# Document text start

The energy crisis reinforced 60% in their conviction on renewable energy investments, but 59% also reviewed their approach to avoid underperformance.

The main barriers APAC asset owners are struggling with are, again, a lack of data, a shortage of suitable funds, internal expertise and concerns on greenwashing.

Biodiversity

Besides reducing the carbon intensity of their investments, investors are increasingly starting to realise that maintaining biodiversity is a necessity to preserve life and well-being on earth.

In both cases, being an active owner and engaging with investee companies is vital for investors to have a positive real-world impact.

On biodiversity, investors currently face a challenge of implementation. This is because the financial implications of biodiversity loss are rarely measured, making it difficult for investors to take action.

The use of thematic investing and impact investing is one way to address this. Another one is to make use of the UN Sustainable Development Goals that relate to biodiversity, which is happening according to our findings.

Thematic investing

The rise in the importance to investors of thematic investing, climate change strategies, as well as impact investing.

This shows that investors are no longer content to simply integrate ESG criteria into an investment approach, in order to avoid the worst effects and risks of poor ESG practices.

Investors want to see that their investments make a positive difference and help support the transition to a more sustainable economic model.

Thematic investing in, say, renewable energy, can help investors have a positive impact, while also meeting their risk and return expectations.

Taking more account of the real-world impact of investment strategies can therefore be seen as a natural accompaniment to other steps taken by investors to tackle climate change, such as making a formal commitment to net zero carbon emissions by 2050.

Active ownership and engagement

Another important step, as highlighted by the report, is the use of active ownership and engagement by investors.

Institutional investors have an influential role as equity owners or debt holders in many companies.

If engagement is to be truly effective, it needs to be ‘engagement with teeth’ as it has been described by many industry observers.

This means being ready to divest if there is insufficient progress with investee companies. Here, we can see increased willingness amongst investors to divest, which should help make engagement more effective.

For oil and gas, the divestment appetite has doubled and there is an increase in active ownership.

This begs the question: how much of this is a function of responsible investment and how much is it a response to risk-return considerations? This is a particularly interesting question, because energy stocks were the best performing stocks last year.

# Document text end

_What to do:_
A: Reproduce the passage on sustainable investing between "The use of thematic" and "sustainable economic model.", inclusive, substituting "sustainability criteria" for "ESG criteria".
B: List each line of the entries that contains the word "positioned".

# Records for the exercise start

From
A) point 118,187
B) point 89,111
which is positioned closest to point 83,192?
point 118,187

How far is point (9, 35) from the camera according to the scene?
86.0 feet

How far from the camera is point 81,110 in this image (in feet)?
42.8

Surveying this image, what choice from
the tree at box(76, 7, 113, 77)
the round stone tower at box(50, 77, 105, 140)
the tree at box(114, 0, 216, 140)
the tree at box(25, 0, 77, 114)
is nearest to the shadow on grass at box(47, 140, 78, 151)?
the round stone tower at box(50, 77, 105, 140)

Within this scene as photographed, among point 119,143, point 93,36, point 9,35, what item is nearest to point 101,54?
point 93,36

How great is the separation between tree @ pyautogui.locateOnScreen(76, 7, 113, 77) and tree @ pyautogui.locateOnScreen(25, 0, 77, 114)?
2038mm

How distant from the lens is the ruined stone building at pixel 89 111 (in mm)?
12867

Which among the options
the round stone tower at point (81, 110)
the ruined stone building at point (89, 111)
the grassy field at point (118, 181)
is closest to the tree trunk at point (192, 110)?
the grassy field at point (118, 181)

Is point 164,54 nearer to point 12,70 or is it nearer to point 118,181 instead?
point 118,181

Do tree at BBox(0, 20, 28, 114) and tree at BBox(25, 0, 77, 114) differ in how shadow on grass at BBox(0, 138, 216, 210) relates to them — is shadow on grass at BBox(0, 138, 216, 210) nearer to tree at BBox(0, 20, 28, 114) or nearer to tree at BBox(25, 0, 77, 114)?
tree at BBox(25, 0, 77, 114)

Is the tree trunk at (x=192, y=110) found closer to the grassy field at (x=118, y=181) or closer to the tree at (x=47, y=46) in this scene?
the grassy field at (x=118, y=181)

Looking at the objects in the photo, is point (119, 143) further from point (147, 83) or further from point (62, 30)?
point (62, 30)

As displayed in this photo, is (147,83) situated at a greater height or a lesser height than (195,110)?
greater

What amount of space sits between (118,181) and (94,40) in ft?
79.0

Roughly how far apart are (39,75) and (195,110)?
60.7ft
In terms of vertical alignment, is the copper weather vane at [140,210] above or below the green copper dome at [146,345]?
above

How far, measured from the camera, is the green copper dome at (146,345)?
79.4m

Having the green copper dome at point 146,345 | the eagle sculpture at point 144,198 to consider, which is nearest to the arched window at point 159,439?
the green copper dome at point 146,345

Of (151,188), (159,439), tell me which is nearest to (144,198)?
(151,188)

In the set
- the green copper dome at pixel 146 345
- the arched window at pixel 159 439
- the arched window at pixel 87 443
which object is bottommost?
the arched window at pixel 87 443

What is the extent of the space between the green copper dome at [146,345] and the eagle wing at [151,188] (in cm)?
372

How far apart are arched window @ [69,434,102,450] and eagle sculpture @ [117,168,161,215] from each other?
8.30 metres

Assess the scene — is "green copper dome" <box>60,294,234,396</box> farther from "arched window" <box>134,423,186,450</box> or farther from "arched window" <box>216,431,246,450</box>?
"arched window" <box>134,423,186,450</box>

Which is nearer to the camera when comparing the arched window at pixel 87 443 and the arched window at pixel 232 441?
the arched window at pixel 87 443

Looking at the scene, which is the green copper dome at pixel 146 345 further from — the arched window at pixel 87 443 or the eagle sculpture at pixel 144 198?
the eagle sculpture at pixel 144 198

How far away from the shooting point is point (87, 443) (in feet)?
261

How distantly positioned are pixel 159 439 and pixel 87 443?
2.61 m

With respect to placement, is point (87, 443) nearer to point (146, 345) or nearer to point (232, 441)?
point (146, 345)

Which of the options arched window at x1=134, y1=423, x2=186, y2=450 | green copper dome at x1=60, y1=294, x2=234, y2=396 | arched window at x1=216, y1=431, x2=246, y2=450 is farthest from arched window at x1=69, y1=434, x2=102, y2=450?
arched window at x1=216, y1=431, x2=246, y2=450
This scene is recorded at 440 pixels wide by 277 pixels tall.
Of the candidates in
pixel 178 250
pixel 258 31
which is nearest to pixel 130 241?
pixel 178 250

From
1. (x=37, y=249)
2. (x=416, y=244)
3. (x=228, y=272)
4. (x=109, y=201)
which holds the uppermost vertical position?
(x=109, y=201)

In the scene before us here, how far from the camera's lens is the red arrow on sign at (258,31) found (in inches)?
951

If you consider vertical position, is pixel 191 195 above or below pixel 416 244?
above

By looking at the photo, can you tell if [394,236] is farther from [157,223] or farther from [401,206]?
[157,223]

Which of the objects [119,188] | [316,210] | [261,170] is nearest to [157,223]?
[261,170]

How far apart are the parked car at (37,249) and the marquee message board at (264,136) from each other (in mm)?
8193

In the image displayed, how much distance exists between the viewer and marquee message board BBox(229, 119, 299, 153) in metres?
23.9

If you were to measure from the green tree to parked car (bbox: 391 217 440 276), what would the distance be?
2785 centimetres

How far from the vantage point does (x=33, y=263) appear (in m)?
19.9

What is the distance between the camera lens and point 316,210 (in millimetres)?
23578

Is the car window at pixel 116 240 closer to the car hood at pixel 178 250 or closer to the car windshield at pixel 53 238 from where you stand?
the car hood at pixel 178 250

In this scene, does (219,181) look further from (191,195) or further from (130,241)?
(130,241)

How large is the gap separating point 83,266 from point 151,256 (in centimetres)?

# Records for the exercise end

_Expected answers:_
A:
The use of thematic investing and impact investing is one way to address this. Another one is to make use of the UN Sustainable Development Goals that relate to biodiversity, which is happening according to our findings.

Thematic investing

The rise in the importance to investors of thematic investing, climate change strategies, as well as impact investing.

This shows that investors are no longer content to simply integrate sustainability criteria into an investment approach, in order to avoid the worst effects and risks of poor ESG practices.

Investors want to see that their investments make a positive difference and help support the transition to a more sustainable economic model.

B:
which is positioned closest to point 83,192?
How distantly positioned are pixel 159 439 and pixel 87 443?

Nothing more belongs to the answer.